Upsides: Almost always good fun, and takes all pressure off the one-to-one format. Chance to meet several people at once.
Downsides: In the shared table format, it can be hard to form a connection with one person, and the night can end up feeling more friend-y than date-y.
• Picnic Project, thepicnicproject.com
An interview process determines eligibility – that, and the ability to pay a sizeable fee for membership. Lots of time-poor, cash-rich highflyers apply: women tend to be aged 30-40, men go up to 48. People are matchmade and sent on dates according to the co-founder Suze Cook’s intuition. Bills itself as a members club.
Upsides: You’ll meet people you might never have chosen online and they’ll all be successful. Cook’s strategy for matchmaking seems solid and fresh.
Downsides: Very expensive and there are likely to be some tricky customers, particularly the men, who will be rich and therefore potentially impossible to please.
• Social Concierge, socialconcierge.co.uk
A more party-focused matchmaking service for twenty-somethings who feel they’ve run out of dating options and don’t fancy going online.
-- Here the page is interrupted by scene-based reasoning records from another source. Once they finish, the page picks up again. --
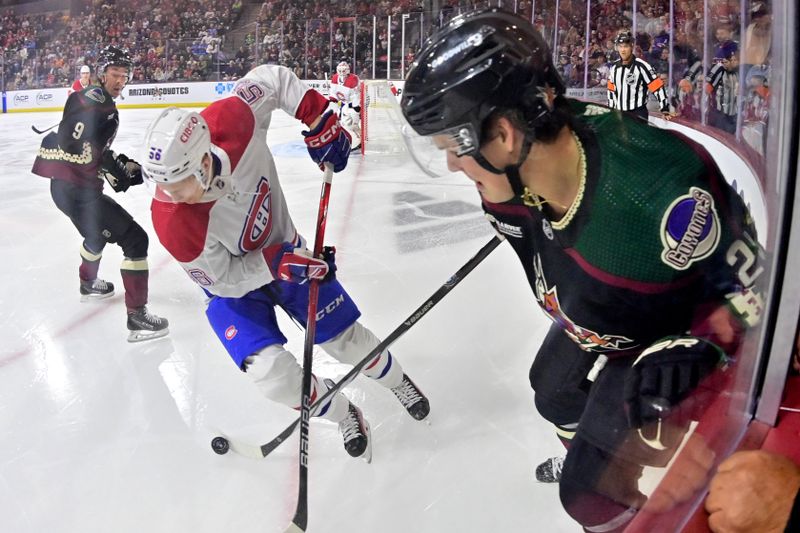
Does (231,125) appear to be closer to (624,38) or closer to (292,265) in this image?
(292,265)

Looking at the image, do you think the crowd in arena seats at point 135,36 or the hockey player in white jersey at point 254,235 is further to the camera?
the crowd in arena seats at point 135,36

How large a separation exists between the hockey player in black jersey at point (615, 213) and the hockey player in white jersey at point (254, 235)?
3.14ft

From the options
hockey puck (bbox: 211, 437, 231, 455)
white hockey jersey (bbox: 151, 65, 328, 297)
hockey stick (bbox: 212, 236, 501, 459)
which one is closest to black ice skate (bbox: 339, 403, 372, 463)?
hockey stick (bbox: 212, 236, 501, 459)

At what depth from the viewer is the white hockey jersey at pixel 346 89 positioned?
13.8ft

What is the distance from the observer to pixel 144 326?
2.83 m

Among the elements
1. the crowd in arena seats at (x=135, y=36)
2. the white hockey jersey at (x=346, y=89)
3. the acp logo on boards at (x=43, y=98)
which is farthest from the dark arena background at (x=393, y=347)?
the acp logo on boards at (x=43, y=98)

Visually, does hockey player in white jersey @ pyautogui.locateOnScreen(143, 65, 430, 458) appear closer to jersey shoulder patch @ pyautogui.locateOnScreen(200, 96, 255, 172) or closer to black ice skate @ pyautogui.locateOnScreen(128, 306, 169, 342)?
jersey shoulder patch @ pyautogui.locateOnScreen(200, 96, 255, 172)

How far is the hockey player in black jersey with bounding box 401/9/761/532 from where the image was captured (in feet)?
2.27

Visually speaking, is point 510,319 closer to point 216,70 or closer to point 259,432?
point 259,432

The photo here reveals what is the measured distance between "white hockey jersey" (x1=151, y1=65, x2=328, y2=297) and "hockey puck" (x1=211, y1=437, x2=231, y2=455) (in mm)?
496

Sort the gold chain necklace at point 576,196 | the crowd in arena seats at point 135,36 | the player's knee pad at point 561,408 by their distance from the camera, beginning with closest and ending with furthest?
1. the gold chain necklace at point 576,196
2. the player's knee pad at point 561,408
3. the crowd in arena seats at point 135,36

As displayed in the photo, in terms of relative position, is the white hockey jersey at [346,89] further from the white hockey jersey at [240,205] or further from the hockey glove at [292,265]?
the hockey glove at [292,265]

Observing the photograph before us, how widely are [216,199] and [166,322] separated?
141cm

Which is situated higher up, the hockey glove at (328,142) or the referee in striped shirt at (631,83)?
the referee in striped shirt at (631,83)
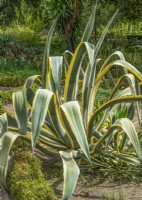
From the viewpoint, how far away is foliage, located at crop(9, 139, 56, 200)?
13.3 feet

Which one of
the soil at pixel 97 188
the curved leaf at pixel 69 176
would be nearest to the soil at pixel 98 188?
the soil at pixel 97 188

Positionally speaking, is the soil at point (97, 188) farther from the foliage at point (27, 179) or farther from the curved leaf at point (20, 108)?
the curved leaf at point (20, 108)

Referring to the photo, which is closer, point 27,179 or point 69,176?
point 69,176

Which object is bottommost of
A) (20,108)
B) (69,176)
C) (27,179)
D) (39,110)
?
(27,179)

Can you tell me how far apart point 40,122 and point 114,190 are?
150cm

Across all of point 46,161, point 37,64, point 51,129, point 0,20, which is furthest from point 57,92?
point 0,20

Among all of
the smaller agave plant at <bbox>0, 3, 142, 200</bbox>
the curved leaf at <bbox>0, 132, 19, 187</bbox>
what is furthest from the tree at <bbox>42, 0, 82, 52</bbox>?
the curved leaf at <bbox>0, 132, 19, 187</bbox>

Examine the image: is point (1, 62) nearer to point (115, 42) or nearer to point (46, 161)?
point (115, 42)

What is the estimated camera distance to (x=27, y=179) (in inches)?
170

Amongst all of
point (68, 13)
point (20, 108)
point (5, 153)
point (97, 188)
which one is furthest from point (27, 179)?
point (68, 13)

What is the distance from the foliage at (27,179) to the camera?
4.05 m

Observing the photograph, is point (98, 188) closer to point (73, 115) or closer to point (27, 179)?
point (27, 179)

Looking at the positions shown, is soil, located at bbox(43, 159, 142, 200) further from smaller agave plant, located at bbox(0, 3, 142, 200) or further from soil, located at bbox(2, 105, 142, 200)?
smaller agave plant, located at bbox(0, 3, 142, 200)

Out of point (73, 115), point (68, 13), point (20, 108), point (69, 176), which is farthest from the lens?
point (68, 13)
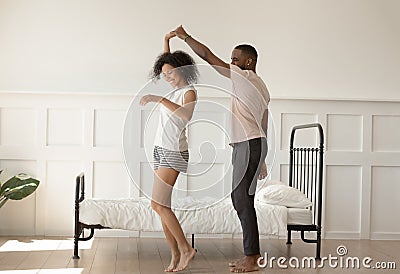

Would-be daters are “hand-picked” by the eccentric, larger than life founder, Nana Wereko Brobby and then hit the town together, probably in Shoreditch or Soho.
Upsides: There is a selective element, and it’s all imbued with a sense of “fun” – nothing dowdy or stiff here.
Downsides: The “hand-picked” aspect is a bit of an unknown quantity, and if you’re looking for a super hard-working professional to date, this may not be quite right.
• Drawing Down the Moon, drawingdownthemoon.co.uk
The name refers to a contemporary Wiccan practice, but the service is anything but witchy, charging a substantial fee for membership following interview. Billed as “the introduction agency for thinking people”, members are said to be “well-educated and successful”.
Upsides: You probably won’t end up with a hippie and may well meet people who are both interesting and successful.
Downsides: Founded in 1984, it lacks the contemporary image, and the founder and MD – pictured in a video still on the homepage – looks a bit eccentric.